◆ TASK TO COMPLETE: Return every line from the one with "Rinker 270 CR" through the one with "Breyer GYPSY VANNER Model Horse", inclusive, exactly as it appears below.

(LISTED RECORDS)

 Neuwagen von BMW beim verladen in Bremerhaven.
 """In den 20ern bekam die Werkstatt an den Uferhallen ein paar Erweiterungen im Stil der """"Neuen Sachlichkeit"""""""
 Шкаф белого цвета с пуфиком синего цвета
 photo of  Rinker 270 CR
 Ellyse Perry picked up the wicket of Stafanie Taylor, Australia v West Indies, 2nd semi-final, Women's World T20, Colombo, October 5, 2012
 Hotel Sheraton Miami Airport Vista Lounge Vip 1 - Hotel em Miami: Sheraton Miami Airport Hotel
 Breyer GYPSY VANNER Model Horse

(End LISTED RECORDS)
(LISTED RECORDS)

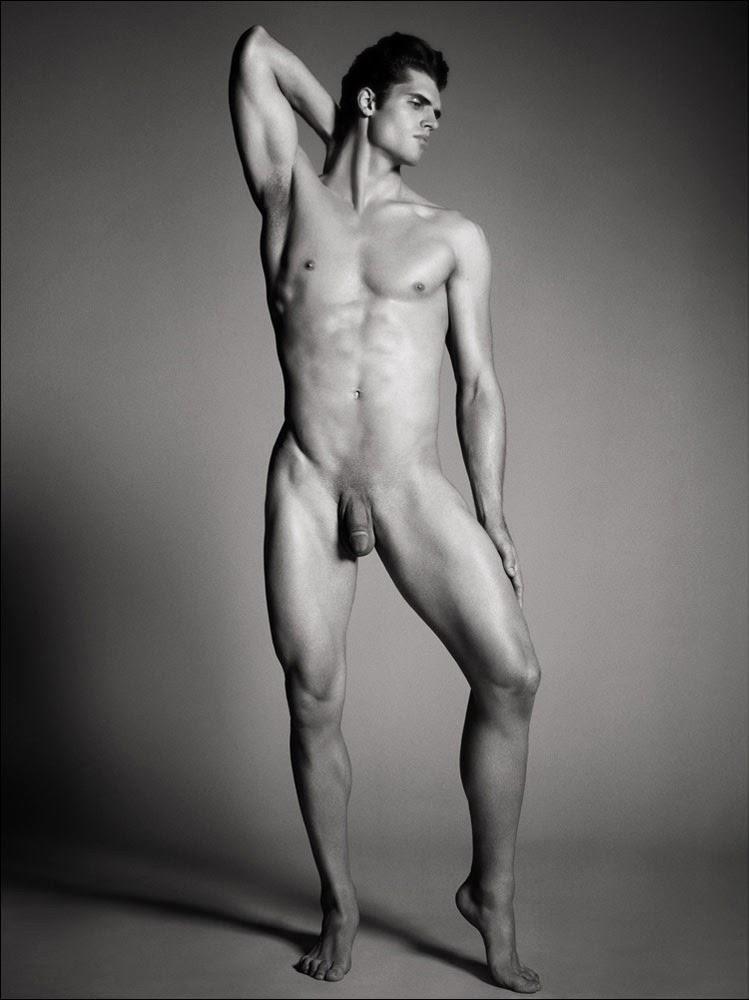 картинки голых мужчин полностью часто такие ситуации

(End LISTED RECORDS)
(LISTED RECORDS)

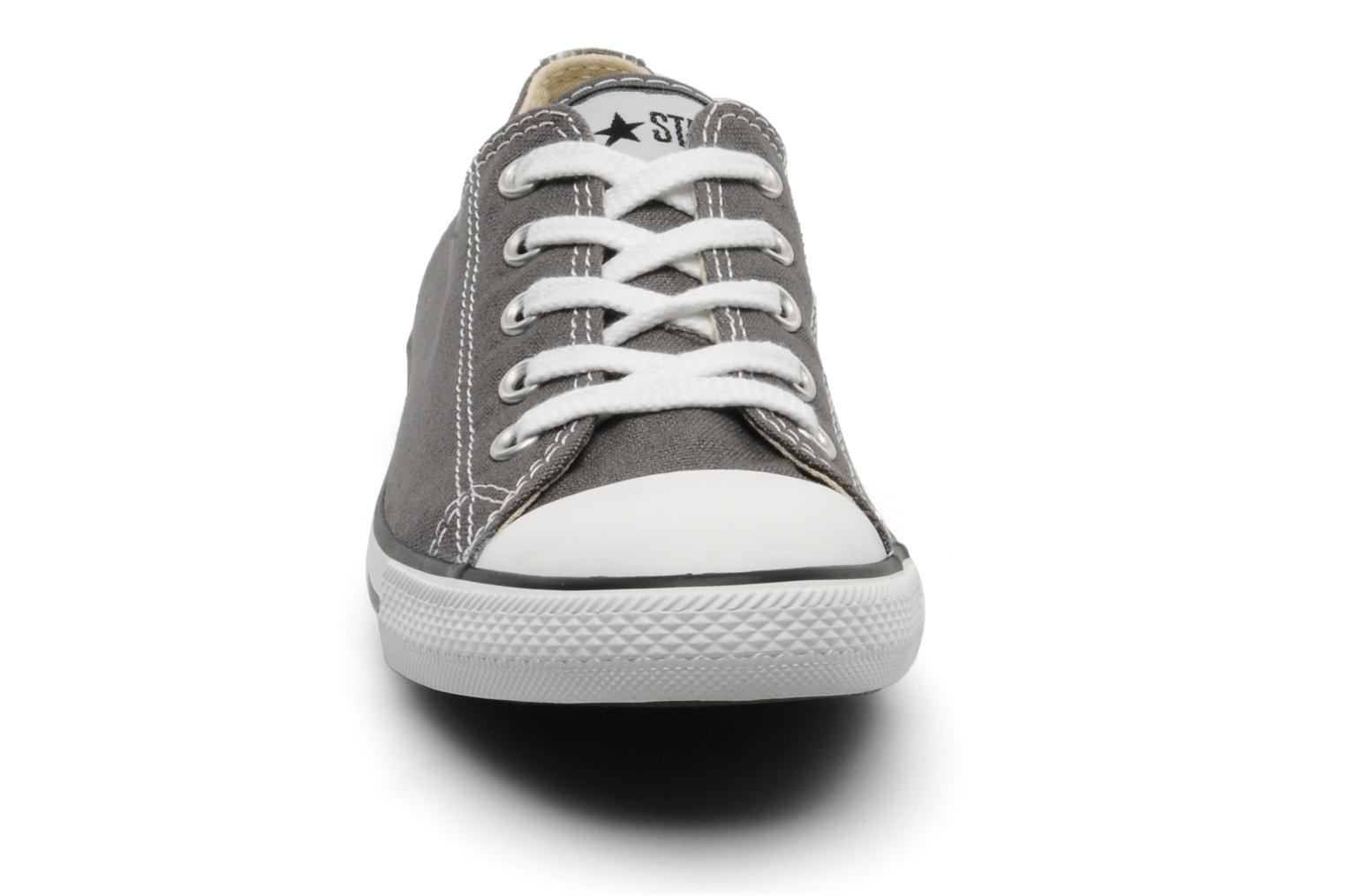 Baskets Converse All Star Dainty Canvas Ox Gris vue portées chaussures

(End LISTED RECORDS)

◆ TASK RESPONSE:
 photo of  Rinker 270 CR
 Ellyse Perry picked up the wicket of Stafanie Taylor, Australia v West Indies, 2nd semi-final, Women's World T20, Colombo, October 5, 2012
 Hotel Sheraton Miami Airport Vista Lounge Vip 1 - Hotel em Miami: Sheraton Miami Airport Hotel
 Breyer GYPSY VANNER Model Horse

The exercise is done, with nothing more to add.